Mixed blessings across the country after important Survey
Industry sentiment is waning quickly in Victoria and remains cautious in NSW but Queensland is buoyant.
VICTORIA’S property sector is under extreme pressure, NSW is treading water and Queensland has cause for optimism.
These were key takeaways after the release of the latest Procore/Property Council Industry Sentiment Survey, one of the first major looks at the property industry since the start of the Middle East conflict.
In a major blow for the future of housing supply, Victoria’s property sector has recorded its lowest level of industry confidence since September 2020, as concerns around the state’s economic management and property tax settings continue to weigh on sentiment in the lead-up to the state budget.
The latest quarterly Survey shows Victoria’s sentiment index falling 15 points from 99 to 84 – now sitting 20 points below the national average of 104.
Victoria recorded the lowest sentiment nationally for its state government’s handling of planning and managing growth, recording negative 71 points.
Sentiment declined nationally, with the survey completed by Property Council members as the impacts of the global fuel crisis were also beginning to be felt across the economy.
Recent Property Council research shows that more than 65 per cent of Property Council member organisations are being impacted by rising fuel costs, with more than 70 per cent experiencing increased construction costs.
Around half are experiencing higher transport costs. More than half of respondents say projects have been delayed, while just under half have experienced a decline in customer demand.
Property Council of Australia Victorian executive director Cath Evans said the results show a sector battling under the combined weight of tax pressure, rising costs and global volatility.
“The numbers don’t lie – confidence is falling and it’s becoming harder for the industry to deliver the homes Victorians need,” Evans said.
“Right now, the cost of developing in Victoria simply isn’t stacking up for a vast array of projects. Rising construction costs and the highest property taxes in the country are stalling projects and deterring investors.
“This is a critical moment. Without action to restore confidence, housing supply will fall further behind demand, as we saw in the latest round of ABS dwelling completion figures.
“We need to be delivering more housing – particularly affordable homes – while also fast-tracking major projects that support growth.
“Next month’s Victorian Budget is an opportunity to reset – through targeted tax reform, faster planning and a clear focus on getting more homes built.
Evans said that the property sector continues to call for the appointment of a Housing Commissioner to oversee the sector.
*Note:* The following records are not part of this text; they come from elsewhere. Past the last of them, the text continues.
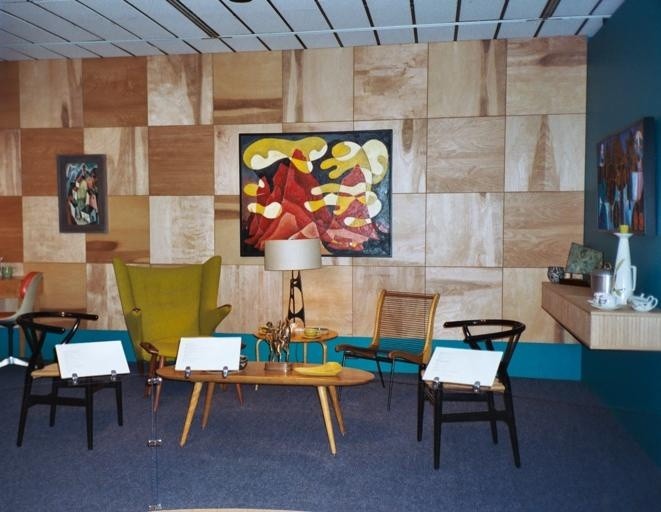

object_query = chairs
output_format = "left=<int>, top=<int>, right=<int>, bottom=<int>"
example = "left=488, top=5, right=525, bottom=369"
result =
left=334, top=288, right=441, bottom=412
left=416, top=319, right=526, bottom=470
left=16, top=311, right=123, bottom=450
left=0, top=272, right=44, bottom=367
left=112, top=256, right=232, bottom=397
NSW property industry confidence has dropped sharply
The Survey shows NSW confidence falling to 109 index points, down from 128 last quarter, but still above the national result of 104.
Property Council NSW executive director Anita Hugo said the March quarter results reflect one of the first industry-wide snapshots capturing the impact of the Middle East conflict, fuel shortages and escalating input costs.
“The result is a sharp reset in confidence driven by costs and feasibility, not by a lack of demand for housing, commercial space or investment,” Hugo said.
“NSW confidence has clearly taken a hit, but it remains in positive territory and above the national index.
“That tells us there is still appetite to invest and build in our state, however the industry is being squeezed hard by higher construction, financing and operating costs.”
Capital growth expectations across NSW remain mostly positive, though weaker than last quarter.
Residential, industrial, retirement living and hotels all remain in growth territory, while office and retail expectations are subdued, reflecting higher financing costs and softer tenant demand in some segments.
Hugo said the industry’s ongoing engagement with the NSW Government had been constructive, with Building Commission NSW’s initial housing industry roundtable this week reflecting a welcome step to better understand the cost and feasibility pressures facing the industry.
“Faster approvals and infrastructure coordination matter more than ever, paired with action on taxes, charges and fees that are making projects unviable,” she said.
“For confidence to translate into cranes on the skyline and homes on the ground, we need to actively reduce the cost stack, especially at a time when global factors are already pushing costs higher.”
Queensland’s property sector is optimistic
The Survey showed Queensland industry sentiment was positive at 124 index points, a decline from results recorded in December 2025, but comfortably above the national result of 104 index points.
Property Council Queensland executive director Jess Caire said the results were encouraging but served as a reminder that Queensland couldn’t afford to waste current opportunities.
“With a strong future pipeline of work and ongoing population growth, it’s not hard to see why industry sentiment in Queensland remains buoyant,” Caire said.
“However, we cannot take these circumstances for granted. What the Survey results show is that as our pipeline grows, industry is uncertain about who will build and complete those projects.
“These results remind us that the productivity conversation is still live and that the second step of securing and growing a sustainable, long-term construction workforce will be essential to capitalise on Queensland’s current momentum.”
Other key insights in the survey revealed Queensland also led the nation for capital growth expectations across office and hotel property, reflecting the commercial office and hotel bed crunch expected in the lead up to the 2032 Olympic Games.